Laura busca en su mente, intentando detectar procesos mentales atrofiados que se manifiesten por falta de oxígeno. Inhala una vez y luego exhala. No puede sentir nada:
—Me preocupa Benj —dice—. ¿Te acuerdas de aquel accidente que tuvimos en clase? No estabas pero supiste de ello, ¿no? Cuanto menos te cansaste de oír mis quejas por todo el papeleo interminable que tuve que completar, ¿no? La última vez, cuando estuvimos en el sueño… quisimos encontrarlo. Pero no podíamos. Se estaba escapando. No quería que lo encontráramos. Así que… así que hicimos otro Benj y lo trajimos. Era la lógica del sueño. Así que ¿quién…?
—¿Ese es tuyo? —le pregunta Natalie, de golpe. Laura la mira y luego observa en la dirección que está señalando.

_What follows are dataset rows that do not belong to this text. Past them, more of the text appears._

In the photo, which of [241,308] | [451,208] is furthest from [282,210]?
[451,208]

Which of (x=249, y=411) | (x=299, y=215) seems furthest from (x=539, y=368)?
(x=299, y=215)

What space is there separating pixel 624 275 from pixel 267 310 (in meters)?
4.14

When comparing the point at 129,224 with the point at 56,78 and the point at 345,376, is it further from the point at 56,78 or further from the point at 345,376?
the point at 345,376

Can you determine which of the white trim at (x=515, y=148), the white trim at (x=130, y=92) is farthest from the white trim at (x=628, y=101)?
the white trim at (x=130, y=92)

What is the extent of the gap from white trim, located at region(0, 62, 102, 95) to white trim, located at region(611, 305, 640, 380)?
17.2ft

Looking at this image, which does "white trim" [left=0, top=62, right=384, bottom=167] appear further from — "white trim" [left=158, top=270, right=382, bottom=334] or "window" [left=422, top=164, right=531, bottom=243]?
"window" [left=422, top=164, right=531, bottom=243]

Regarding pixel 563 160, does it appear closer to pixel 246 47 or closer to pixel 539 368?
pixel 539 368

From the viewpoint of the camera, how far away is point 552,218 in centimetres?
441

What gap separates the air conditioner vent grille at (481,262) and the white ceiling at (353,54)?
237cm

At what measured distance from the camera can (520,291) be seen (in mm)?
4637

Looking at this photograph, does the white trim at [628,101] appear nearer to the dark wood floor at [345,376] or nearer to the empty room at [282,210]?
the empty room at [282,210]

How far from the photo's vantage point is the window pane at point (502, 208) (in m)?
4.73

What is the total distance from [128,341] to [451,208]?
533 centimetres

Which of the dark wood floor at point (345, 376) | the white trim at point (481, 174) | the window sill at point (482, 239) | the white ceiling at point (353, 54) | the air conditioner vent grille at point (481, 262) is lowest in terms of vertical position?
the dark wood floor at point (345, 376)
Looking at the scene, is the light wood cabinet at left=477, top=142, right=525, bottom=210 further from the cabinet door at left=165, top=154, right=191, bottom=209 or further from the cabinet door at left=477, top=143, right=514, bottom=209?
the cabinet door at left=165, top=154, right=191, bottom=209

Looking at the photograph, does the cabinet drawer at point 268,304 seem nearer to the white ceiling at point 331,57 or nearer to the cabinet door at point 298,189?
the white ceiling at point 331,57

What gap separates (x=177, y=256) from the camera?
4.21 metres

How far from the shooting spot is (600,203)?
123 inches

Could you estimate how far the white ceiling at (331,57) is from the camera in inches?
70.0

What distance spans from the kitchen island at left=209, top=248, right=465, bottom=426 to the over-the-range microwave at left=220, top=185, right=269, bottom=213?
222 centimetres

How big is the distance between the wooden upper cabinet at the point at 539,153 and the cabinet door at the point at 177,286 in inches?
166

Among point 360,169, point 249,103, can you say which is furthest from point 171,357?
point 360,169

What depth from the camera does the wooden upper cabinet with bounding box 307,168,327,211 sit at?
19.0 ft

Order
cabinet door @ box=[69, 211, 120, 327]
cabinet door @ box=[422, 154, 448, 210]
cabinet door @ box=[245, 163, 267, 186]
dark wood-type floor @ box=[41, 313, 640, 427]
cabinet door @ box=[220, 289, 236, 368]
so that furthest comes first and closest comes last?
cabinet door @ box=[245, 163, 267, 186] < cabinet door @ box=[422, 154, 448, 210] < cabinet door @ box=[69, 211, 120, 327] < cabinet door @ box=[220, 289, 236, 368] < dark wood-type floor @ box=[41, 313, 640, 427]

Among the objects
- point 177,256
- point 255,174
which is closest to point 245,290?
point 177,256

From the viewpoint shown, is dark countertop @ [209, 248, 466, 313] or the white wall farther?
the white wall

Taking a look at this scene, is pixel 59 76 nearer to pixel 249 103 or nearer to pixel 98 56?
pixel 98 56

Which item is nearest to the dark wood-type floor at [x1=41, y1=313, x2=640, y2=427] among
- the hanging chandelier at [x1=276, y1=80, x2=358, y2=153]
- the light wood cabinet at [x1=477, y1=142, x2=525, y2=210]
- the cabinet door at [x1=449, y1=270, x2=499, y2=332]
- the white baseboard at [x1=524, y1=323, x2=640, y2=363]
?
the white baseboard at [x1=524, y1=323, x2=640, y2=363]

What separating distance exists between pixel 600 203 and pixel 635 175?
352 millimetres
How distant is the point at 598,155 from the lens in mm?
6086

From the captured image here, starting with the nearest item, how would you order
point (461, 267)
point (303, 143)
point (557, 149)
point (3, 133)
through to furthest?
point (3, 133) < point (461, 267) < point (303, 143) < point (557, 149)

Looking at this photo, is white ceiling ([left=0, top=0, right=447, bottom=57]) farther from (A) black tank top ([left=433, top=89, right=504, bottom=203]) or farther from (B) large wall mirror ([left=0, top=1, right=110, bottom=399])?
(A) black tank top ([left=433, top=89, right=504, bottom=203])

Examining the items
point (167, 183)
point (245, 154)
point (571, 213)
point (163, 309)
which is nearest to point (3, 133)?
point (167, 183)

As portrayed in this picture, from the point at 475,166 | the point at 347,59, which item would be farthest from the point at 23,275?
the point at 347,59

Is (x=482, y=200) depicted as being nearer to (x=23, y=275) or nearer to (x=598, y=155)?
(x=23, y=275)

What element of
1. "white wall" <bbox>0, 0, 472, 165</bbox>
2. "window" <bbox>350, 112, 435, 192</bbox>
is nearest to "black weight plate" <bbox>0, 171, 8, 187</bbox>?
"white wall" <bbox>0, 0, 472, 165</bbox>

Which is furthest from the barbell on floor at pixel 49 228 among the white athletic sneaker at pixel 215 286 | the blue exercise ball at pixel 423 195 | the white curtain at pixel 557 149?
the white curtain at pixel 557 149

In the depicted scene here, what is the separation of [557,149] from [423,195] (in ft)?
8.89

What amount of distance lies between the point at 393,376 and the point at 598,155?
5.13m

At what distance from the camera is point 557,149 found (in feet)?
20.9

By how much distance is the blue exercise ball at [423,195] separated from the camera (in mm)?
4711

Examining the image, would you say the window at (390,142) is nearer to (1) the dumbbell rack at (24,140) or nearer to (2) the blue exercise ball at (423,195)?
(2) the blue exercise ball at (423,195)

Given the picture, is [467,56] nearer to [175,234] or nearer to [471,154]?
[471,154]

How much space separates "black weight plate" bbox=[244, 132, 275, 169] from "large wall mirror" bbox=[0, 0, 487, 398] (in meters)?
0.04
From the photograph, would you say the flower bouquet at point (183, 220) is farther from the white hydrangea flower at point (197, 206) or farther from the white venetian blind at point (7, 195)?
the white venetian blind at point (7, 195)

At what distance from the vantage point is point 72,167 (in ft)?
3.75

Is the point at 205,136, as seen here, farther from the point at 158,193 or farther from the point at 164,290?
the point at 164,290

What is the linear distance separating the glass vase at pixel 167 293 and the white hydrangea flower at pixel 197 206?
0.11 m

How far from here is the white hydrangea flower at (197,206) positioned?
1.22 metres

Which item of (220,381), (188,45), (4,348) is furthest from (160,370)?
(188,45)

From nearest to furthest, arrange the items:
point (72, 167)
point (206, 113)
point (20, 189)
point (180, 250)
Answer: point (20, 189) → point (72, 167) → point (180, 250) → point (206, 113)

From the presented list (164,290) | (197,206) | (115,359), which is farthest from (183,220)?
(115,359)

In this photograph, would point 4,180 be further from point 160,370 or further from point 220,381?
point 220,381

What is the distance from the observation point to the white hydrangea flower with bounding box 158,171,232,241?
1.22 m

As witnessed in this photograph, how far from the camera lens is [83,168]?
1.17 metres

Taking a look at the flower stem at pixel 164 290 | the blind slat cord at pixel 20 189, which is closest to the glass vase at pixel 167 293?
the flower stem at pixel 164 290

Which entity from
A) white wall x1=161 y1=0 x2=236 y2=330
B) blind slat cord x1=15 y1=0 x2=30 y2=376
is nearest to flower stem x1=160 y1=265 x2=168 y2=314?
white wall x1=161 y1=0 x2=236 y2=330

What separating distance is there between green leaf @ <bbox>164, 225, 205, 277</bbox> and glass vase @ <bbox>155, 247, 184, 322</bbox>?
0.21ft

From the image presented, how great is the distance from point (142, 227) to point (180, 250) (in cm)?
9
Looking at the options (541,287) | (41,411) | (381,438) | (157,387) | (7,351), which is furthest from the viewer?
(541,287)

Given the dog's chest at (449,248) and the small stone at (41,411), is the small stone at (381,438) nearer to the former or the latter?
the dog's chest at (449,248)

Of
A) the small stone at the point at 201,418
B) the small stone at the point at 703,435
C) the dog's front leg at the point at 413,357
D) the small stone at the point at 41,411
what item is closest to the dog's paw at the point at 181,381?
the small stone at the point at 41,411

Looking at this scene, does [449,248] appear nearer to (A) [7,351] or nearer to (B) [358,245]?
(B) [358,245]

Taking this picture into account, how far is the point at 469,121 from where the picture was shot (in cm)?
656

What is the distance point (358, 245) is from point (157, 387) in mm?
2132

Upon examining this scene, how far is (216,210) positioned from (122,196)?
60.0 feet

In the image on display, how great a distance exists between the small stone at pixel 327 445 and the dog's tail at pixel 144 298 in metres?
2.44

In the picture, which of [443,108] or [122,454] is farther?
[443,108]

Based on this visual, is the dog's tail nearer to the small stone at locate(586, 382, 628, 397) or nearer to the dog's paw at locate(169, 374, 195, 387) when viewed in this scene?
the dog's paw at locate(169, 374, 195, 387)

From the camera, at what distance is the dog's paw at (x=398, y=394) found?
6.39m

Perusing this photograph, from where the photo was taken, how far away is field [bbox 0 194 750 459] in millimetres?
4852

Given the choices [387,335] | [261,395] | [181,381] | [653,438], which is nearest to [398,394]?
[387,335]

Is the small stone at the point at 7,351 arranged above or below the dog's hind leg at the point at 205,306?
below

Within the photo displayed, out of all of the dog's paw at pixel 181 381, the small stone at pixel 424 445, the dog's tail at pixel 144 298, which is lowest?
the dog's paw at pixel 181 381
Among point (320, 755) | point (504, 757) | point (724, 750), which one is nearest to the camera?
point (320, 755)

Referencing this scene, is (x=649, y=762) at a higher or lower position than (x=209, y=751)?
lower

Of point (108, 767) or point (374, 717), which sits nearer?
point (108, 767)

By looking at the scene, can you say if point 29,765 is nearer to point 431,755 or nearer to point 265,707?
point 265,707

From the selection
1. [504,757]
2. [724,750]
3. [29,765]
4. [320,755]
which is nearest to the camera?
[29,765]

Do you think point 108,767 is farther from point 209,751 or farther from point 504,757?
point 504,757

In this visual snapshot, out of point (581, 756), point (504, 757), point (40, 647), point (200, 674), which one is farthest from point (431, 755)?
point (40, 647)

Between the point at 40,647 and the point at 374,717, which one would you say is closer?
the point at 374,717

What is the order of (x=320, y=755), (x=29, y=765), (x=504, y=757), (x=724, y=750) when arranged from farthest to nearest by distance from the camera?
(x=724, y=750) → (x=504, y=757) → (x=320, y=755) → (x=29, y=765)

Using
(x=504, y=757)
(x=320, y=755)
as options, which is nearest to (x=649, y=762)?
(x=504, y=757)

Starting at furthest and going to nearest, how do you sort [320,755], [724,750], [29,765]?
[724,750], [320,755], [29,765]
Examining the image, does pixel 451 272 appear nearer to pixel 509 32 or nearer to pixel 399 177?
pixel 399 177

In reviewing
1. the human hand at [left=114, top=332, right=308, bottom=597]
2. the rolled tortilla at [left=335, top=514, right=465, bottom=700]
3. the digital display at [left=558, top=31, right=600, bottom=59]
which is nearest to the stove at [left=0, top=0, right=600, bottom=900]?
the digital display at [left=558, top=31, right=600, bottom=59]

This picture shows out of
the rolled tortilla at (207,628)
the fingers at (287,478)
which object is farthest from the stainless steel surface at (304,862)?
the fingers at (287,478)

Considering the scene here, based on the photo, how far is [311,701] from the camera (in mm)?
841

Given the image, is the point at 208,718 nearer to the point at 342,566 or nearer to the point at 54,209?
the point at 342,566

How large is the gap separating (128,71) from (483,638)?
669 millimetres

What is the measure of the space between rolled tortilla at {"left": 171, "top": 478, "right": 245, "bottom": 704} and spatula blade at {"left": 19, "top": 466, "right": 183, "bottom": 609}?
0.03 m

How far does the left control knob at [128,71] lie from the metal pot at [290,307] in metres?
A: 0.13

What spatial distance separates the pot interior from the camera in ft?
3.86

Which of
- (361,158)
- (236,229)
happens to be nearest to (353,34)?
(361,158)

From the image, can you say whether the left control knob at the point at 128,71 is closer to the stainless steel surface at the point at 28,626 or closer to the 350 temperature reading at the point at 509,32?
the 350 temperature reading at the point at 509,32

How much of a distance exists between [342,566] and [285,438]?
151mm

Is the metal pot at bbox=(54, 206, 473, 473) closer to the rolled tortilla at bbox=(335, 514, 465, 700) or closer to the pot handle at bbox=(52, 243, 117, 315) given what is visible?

Hay algo más en el mundo de vidrio. Si el surco del Krallafjöll se encuentra al norte, entonces hacia el este se ve otro castillo, a kilómetros de allí, en un horizonte distinto. Tiene aspecto de ciudadela, considerablemente mejor fortificado que el de Laura. Es aún más oscuro que el cielo que hay por detrás. Tiene la apariencia de un Ministerio de Mil Novecientos Ochenta y Cuatro.
Laura sabe que muchos magos tienen este sueño. ¿Significa que están compartiendo el espacio?
—No, no es mío.
Natalie se desenrosca y da un pequeño salto hacia el vacío… una caída tan elevada sobre vidrio sólido que en la vida real mataría a cualquiera:
—Creo que nos queda tiempo. Voy a echar un vistazo.
—Espera. ¿Qué hacemos si despertamos? —le grita Laura.
—Entonces despertaremos.
En la cabeza de Laura hay algo diciéndole que no deberían separarse, pero algo más en otra parte de su cabeza le está diciendo que no sabe por qué creer que fuera así. No quiere decir nada de lo que no está segura y así observa a Natalie centellear a lo largo del camino hacia el castillo ajeno, omitiendo espacio de la misma regular manera con la que han estado franqueando al tiempo. Reordena sus prendas, ajustándolas para sentirse más cómoda. Luego experimenta con su nueva vara de tres metros de largo. Es una pieza de hardware de vanguardia: más que una herramienta es una excedida pieza de joyería, algo sacado de la última página de un catálogo demasiado exclusivo como para además incluir los precios. Dos veces más ornamental de lo que su función requiere. De una sola pieza, para conseguir una mejor cohesión estructural y una portabilidad drásticamente reducida, su longitud —√3 veces de lo usual— le otorga propiedades de rendimiento harmónico que la hacen valer su peso en oro. Es un deseo cumplido, igual de práctico para su uso diario como lo sería un coche Fórmula Uno. Y como es Laura quien desea, lo ha hecho de mercurio. Si no fuera porque es un líquido venenoso a temperatura ambiente, el mercurio sería por lejos el metal mágico más útil de todos.
«Despertar. Ponerse a resguardo. Detener la erupción. En ningún orden en particular». Laura mira su reloj pulsera; desde luego, está en blanco.
—Me hace falta más información —se dice a sí misma. Fuera, en el horizonte, observa la brillante chispa blanca que indica su imagen mental de Benj.
El ruido es cada vez más fuerte. La pesadilla está por comenzar.